- _DATA SUPPLIED_:
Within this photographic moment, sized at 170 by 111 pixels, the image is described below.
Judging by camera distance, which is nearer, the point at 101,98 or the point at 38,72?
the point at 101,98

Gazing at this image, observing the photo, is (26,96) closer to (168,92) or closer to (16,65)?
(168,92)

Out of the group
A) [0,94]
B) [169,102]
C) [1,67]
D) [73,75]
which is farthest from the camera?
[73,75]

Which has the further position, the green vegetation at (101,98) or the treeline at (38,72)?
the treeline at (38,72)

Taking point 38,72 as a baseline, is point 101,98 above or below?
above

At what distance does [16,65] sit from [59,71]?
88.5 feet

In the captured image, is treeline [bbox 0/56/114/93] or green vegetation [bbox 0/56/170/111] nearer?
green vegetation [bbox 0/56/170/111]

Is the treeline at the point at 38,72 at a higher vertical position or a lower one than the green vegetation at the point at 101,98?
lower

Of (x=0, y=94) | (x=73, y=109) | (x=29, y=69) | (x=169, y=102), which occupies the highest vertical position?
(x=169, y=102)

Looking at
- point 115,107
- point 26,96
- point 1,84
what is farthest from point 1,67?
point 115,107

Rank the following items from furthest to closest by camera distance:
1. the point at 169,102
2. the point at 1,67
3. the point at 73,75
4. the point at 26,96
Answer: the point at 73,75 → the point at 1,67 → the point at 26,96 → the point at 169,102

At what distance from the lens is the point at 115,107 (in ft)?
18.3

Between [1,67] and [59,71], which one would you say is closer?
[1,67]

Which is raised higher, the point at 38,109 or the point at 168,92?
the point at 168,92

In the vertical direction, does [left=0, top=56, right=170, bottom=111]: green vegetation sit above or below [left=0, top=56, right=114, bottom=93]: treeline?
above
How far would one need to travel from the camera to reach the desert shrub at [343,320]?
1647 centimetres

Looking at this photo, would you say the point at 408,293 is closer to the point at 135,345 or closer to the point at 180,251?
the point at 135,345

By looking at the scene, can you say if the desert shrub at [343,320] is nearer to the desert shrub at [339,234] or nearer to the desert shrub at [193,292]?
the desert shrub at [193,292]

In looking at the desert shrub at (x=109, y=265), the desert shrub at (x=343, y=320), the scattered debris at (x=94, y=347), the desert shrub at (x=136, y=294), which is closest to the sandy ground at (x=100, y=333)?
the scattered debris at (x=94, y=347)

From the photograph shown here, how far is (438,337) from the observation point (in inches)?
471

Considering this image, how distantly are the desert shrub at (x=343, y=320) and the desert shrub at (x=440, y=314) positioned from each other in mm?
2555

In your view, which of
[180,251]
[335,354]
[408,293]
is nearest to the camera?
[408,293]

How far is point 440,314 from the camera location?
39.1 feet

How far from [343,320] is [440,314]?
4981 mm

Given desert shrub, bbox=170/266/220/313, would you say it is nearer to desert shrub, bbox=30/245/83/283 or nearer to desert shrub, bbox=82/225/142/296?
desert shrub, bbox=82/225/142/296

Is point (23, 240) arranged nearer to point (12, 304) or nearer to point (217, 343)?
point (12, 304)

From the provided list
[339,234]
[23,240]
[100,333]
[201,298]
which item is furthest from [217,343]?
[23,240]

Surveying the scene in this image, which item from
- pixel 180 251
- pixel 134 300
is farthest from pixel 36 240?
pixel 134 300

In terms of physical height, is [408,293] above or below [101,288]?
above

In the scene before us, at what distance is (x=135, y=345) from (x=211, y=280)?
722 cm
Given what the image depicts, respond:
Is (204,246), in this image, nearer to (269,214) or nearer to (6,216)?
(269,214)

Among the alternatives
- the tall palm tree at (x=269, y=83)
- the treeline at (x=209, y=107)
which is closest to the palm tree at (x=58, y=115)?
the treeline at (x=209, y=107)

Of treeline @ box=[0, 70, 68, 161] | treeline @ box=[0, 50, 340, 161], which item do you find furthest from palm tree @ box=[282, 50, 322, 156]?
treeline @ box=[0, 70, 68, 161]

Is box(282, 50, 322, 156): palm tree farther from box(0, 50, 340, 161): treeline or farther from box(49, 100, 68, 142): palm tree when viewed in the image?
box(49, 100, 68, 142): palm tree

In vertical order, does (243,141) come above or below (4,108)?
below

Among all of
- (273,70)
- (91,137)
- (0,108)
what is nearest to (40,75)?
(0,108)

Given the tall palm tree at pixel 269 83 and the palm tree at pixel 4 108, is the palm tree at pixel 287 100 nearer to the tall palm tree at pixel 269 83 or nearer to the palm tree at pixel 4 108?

- _PROBLEM DETAILS_: Rework all of the lines above into a numbered list, leaving out any blank lines.

- _THE RESPONSE_:
1. Within this photographic moment, sized at 170 by 111 pixels, the image is described below.
2. Judging by camera distance, which is nearer, the point at 101,98 or the point at 38,72?
3. the point at 101,98
4. Gazing at this image, observing the photo, is (26,96) closer to (168,92) or closer to (16,65)?
5. (168,92)
6. Out of the group
7. A) [0,94]
8. B) [169,102]
9. C) [1,67]
10. D) [73,75]
11. which is farthest from the camera?
12. [73,75]
13. Which has the further position, the green vegetation at (101,98) or the treeline at (38,72)?
14. the treeline at (38,72)
15. Taking point 38,72 as a baseline, is point 101,98 above or below?
16. above
17. At what distance does [16,65] sit from [59,71]?
18. 88.5 feet
19. In the captured image, is treeline [bbox 0/56/114/93] or green vegetation [bbox 0/56/170/111] nearer?
20. green vegetation [bbox 0/56/170/111]
21. Is the treeline at the point at 38,72 at a higher vertical position or a lower one than the green vegetation at the point at 101,98?
22. lower
23. Of (x=0, y=94) | (x=73, y=109) | (x=29, y=69) | (x=169, y=102), which occupies the highest vertical position?
24. (x=169, y=102)
25. Looking at
26. - point 115,107
27. - point 26,96
28. - point 1,84
29. what is farthest from point 1,67?
30. point 115,107
31. Rank the following items from furthest to closest by camera distance:
32. 1. the point at 169,102
33. 2. the point at 1,67
34. 3. the point at 73,75
35. 4. the point at 26,96
36. Answer: the point at 73,75 → the point at 1,67 → the point at 26,96 → the point at 169,102
37. At what distance from the lens is the point at 115,107 (in ft)?
38. 18.3
39. Between [1,67] and [59,71], which one would you say is closer?
40. [1,67]
41. Which is raised higher, the point at 38,109 or the point at 168,92?
42. the point at 168,92
43. In the vertical direction, does [left=0, top=56, right=170, bottom=111]: green vegetation sit above or below [left=0, top=56, right=114, bottom=93]: treeline?
44. above
45. How far would one need to travel from the camera to reach the desert shrub at [343,320]?
46. 1647 centimetres
47. Looking at this photo, would you say the point at 408,293 is closer to the point at 135,345 or closer to the point at 180,251?
48. the point at 135,345
49. By looking at the scene, can you say if the desert shrub at [343,320] is nearer to the desert shrub at [339,234] or nearer to the desert shrub at [193,292]?
50. the desert shrub at [193,292]
51. In looking at the desert shrub at (x=109, y=265), the desert shrub at (x=343, y=320), the scattered debris at (x=94, y=347), the desert shrub at (x=136, y=294), which is closest to the sandy ground at (x=100, y=333)?
52. the scattered debris at (x=94, y=347)
53. From the photograph shown here, how far is (438,337) from the observation point (in inches)?
54. 471
55. Considering this image, how distantly are the desert shrub at (x=343, y=320) and the desert shrub at (x=440, y=314) positioned from each other in mm?
56. 2555
57. In your view, which of
58. [180,251]
59. [335,354]
60. [408,293]
61. is nearest to the camera?
62. [408,293]
63. How far is point 440,314 from the camera location?
64. 39.1 feet
65. How far from [343,320] is [440,314]?
66. 4981 mm
67. Given desert shrub, bbox=170/266/220/313, would you say it is nearer to desert shrub, bbox=30/245/83/283 or nearer to desert shrub, bbox=82/225/142/296?
68. desert shrub, bbox=82/225/142/296
69. Is point (23, 240) arranged nearer to point (12, 304) or nearer to point (217, 343)?
70. point (12, 304)
71. From the provided list
72. [339,234]
73. [23,240]
74. [100,333]
75. [201,298]
76. which item is furthest from [217,343]?
77. [23,240]
78. Surveying the scene in this image, which item from
79. - pixel 180 251
80. - pixel 134 300
81. is farthest from pixel 36 240?
82. pixel 134 300
83. In terms of physical height, is [408,293] above or below [101,288]?
84. above
85. In the scene before us, at what distance is (x=135, y=345) from (x=211, y=280)?
86. 722 cm
87. Given what the image depicts, respond:
88. Is (204,246), in this image, nearer to (269,214) or nearer to (6,216)?
89. (269,214)
90. Among the alternatives
91. - the tall palm tree at (x=269, y=83)
92. - the treeline at (x=209, y=107)
93. which is closest to the palm tree at (x=58, y=115)?
94. the treeline at (x=209, y=107)
95. Of treeline @ box=[0, 70, 68, 161] | treeline @ box=[0, 50, 340, 161], which item do you find furthest from palm tree @ box=[282, 50, 322, 156]?
96. treeline @ box=[0, 70, 68, 161]
97. Is box(282, 50, 322, 156): palm tree farther from box(0, 50, 340, 161): treeline or farther from box(49, 100, 68, 142): palm tree when viewed in the image?
98. box(49, 100, 68, 142): palm tree
99. In vertical order, does (243,141) come above or below (4,108)?
100. below
101. Among all of
102. - (273,70)
103. - (91,137)
104. - (0,108)
105. what is nearest to (40,75)?
106. (0,108)
107. Given the tall palm tree at pixel 269 83 and the palm tree at pixel 4 108, is the palm tree at pixel 287 100 nearer to the tall palm tree at pixel 269 83 or nearer to the palm tree at pixel 4 108?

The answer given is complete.